De hecho, la combinación de ambos medicamentos es frecuente en anestesiología porque permite lograr sedación y analgesia de manera rápida y eficaz. Sin embargo, especialistas advierten que su administración requiere estrictos controles médicos, monitoreo permanente y equipamiento hospitalario, ya que pueden provocar efectos adversos como depresión respiratoria, hipotensión o pérdida del control de la vía aérea si se usan de forma inadecuada.

Los primeros resultados de la autopsia realizada al médico mendocino revelaron que el joven mendocino murió por congestión, edema pulmonar y edema meningoencefálico provocado por una sobredosis.

Al momento de ser hallado, Zalazar tenía una vía conectada a su pie y en su departamento se encontraron los lotes de esos fármacos utilizado en el ámbito médico como anestésicos. Esos medicamentos pertenecían al Hospital Italiano de Buenos Aires, donde ya un sumario permitió apartar a un médico y una residente por presunto robo y comercialización de medicamentos.

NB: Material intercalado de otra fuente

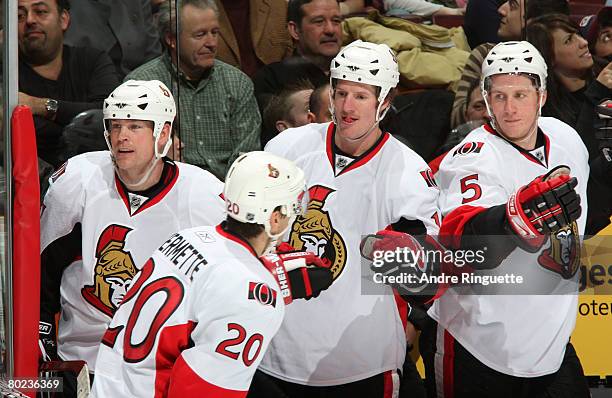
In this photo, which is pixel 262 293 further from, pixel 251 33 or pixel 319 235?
pixel 251 33

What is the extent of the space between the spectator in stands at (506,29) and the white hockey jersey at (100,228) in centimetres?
86

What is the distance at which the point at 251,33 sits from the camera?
375 centimetres

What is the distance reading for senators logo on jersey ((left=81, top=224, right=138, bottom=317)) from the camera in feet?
11.5

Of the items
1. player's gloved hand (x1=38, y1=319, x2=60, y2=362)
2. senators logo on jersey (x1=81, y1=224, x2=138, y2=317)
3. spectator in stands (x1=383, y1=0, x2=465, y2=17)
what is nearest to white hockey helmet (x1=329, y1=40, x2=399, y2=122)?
spectator in stands (x1=383, y1=0, x2=465, y2=17)

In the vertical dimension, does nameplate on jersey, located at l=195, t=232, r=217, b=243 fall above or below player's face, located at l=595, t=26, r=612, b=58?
below

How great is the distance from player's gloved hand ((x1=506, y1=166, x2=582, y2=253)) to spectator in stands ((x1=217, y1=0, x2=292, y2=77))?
106cm

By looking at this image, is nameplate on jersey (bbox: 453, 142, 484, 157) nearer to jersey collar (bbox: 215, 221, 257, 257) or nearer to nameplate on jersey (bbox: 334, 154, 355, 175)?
nameplate on jersey (bbox: 334, 154, 355, 175)

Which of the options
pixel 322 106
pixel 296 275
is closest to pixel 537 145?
pixel 322 106

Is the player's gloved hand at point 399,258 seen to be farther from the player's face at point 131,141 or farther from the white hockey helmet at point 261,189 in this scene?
the player's face at point 131,141

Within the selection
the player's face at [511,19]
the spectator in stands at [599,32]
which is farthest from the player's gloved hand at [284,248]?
the spectator in stands at [599,32]

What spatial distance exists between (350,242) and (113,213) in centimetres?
75

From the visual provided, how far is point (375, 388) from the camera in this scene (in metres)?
3.53

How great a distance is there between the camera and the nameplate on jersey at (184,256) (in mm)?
2746

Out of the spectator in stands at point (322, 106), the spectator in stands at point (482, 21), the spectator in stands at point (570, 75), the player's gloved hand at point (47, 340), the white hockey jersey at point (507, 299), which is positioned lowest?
the player's gloved hand at point (47, 340)
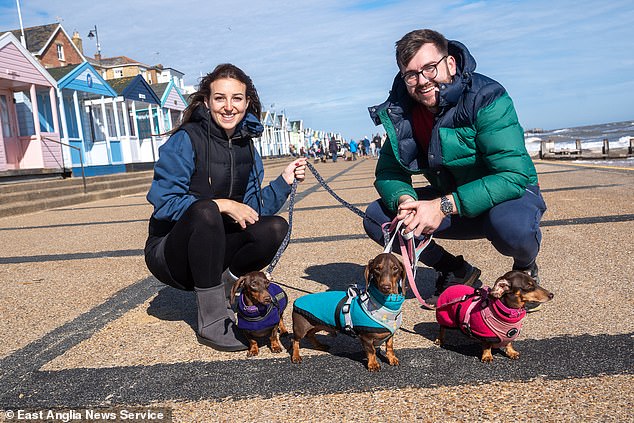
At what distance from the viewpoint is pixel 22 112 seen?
17.9m

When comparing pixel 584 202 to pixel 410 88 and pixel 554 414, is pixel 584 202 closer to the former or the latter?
pixel 410 88

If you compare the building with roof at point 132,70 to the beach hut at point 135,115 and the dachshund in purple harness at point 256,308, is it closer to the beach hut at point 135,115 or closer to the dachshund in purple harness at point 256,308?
the beach hut at point 135,115

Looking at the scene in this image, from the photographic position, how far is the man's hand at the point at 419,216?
2.76 meters

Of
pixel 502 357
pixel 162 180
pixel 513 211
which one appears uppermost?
pixel 162 180

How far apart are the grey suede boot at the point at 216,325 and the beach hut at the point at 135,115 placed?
21.3 m

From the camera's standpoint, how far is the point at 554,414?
6.24 feet

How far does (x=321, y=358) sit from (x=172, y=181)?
1298 mm

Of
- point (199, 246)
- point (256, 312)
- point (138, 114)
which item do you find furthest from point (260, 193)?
point (138, 114)

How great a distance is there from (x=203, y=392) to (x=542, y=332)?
1727 millimetres

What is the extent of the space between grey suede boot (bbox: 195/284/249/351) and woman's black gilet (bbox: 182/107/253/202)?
0.64 meters

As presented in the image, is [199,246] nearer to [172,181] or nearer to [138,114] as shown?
[172,181]

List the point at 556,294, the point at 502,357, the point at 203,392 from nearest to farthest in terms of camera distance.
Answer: the point at 203,392 → the point at 502,357 → the point at 556,294

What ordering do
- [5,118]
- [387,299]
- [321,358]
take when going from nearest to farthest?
1. [387,299]
2. [321,358]
3. [5,118]

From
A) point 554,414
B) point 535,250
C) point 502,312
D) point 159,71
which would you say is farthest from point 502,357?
point 159,71
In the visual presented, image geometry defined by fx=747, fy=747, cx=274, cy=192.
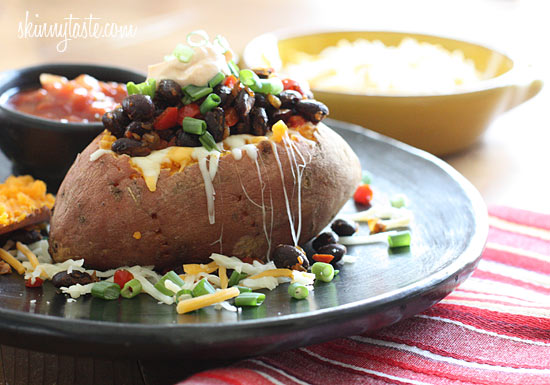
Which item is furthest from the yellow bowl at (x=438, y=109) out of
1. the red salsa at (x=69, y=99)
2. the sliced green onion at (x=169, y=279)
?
the sliced green onion at (x=169, y=279)

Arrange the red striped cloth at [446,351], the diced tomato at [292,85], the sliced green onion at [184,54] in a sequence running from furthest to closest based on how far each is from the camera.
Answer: the diced tomato at [292,85] < the sliced green onion at [184,54] < the red striped cloth at [446,351]

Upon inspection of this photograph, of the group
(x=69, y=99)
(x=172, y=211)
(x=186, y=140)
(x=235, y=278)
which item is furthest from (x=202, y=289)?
(x=69, y=99)

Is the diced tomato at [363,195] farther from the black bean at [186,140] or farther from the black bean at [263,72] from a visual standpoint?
the black bean at [186,140]

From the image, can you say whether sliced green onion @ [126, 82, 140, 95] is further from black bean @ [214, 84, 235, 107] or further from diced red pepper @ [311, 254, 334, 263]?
diced red pepper @ [311, 254, 334, 263]

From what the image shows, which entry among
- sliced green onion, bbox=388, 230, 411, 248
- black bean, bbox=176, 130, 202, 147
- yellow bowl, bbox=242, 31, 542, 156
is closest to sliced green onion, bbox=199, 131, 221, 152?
black bean, bbox=176, 130, 202, 147

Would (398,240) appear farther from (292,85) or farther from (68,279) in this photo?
(68,279)

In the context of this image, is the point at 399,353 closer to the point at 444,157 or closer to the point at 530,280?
the point at 530,280
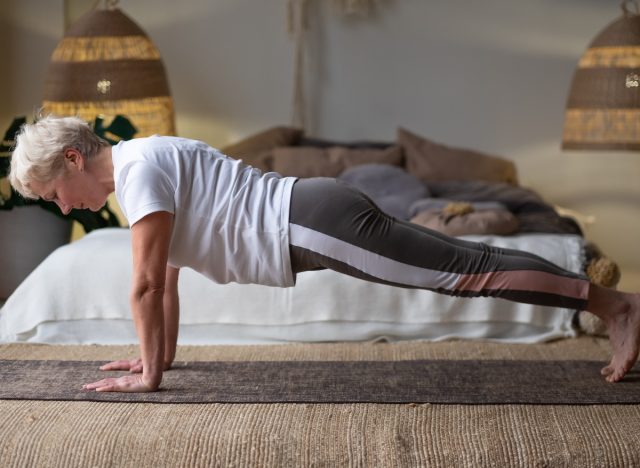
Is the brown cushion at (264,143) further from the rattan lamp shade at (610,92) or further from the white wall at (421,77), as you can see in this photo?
the rattan lamp shade at (610,92)

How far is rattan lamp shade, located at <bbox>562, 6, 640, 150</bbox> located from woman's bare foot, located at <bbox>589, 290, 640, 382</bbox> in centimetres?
177

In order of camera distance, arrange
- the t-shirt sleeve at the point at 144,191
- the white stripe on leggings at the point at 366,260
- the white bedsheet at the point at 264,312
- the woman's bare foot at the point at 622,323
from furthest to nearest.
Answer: the white bedsheet at the point at 264,312 < the woman's bare foot at the point at 622,323 < the white stripe on leggings at the point at 366,260 < the t-shirt sleeve at the point at 144,191

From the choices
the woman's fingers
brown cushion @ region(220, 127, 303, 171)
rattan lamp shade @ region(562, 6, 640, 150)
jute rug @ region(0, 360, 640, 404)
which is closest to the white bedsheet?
jute rug @ region(0, 360, 640, 404)

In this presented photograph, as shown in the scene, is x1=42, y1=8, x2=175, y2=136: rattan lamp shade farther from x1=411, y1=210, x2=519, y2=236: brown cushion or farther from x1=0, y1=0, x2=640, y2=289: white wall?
x1=411, y1=210, x2=519, y2=236: brown cushion

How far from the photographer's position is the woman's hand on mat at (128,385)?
2182mm

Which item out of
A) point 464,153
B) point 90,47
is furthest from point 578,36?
point 90,47

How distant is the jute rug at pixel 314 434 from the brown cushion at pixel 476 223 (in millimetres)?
1095

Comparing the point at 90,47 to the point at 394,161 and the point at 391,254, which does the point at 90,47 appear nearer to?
the point at 394,161

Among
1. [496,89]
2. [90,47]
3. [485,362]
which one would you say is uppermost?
[90,47]

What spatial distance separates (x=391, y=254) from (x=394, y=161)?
7.50 feet

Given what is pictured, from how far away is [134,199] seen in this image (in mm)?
2020

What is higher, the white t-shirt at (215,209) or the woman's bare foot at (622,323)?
the white t-shirt at (215,209)

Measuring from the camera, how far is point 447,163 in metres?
4.42

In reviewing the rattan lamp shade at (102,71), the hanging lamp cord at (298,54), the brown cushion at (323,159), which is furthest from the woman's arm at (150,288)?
the hanging lamp cord at (298,54)
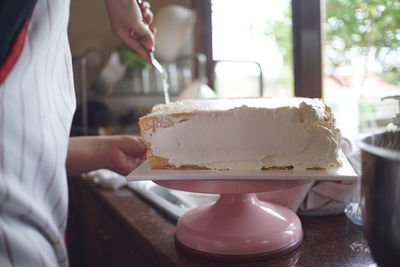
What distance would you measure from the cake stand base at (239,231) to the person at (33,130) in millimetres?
207

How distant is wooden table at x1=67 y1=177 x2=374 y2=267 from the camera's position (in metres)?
0.60

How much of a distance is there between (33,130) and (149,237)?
315mm

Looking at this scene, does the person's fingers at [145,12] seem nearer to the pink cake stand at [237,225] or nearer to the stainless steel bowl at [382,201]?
the pink cake stand at [237,225]

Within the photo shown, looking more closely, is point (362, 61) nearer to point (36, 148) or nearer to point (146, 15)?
point (146, 15)

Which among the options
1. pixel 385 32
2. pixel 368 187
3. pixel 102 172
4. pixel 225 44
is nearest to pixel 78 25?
pixel 225 44

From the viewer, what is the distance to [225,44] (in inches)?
78.4

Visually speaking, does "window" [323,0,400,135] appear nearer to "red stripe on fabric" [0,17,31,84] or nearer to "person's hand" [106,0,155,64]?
"person's hand" [106,0,155,64]

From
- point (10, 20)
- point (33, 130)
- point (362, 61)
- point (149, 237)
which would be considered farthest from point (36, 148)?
point (362, 61)

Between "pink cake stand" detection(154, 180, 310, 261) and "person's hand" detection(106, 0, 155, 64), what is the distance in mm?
376

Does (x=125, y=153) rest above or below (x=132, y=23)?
below

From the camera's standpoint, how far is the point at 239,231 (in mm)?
612

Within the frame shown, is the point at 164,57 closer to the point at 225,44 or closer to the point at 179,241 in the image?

También se halló una bomba de infusión para administrar las drogas de modo intravenoso.

La llamada “Propo Fest” comenzó a tomar forma a partir de audios y chats de profesionales de la salud en la que se describe cómo utilizan el propofol y el fentanilo para experiencias de relajación placenteras. Según trascendió en la investigación judicial, las reuniones incluían la utilización de estos anestésicos mediante bombas de infusión, un sistema que regula la dosis que recibe el paciente en un entorno clínico. Fuera de ese contexto, advierten los expertos, el riesgo de apnea o muerte súbita aumenta considerablemente.

Por estas características, tanto el propofol como el fentanilo son fármacos que están estrictamente regulados y su manejo queda reservado a profesionales capacitados dentro de instituciones sanitarias.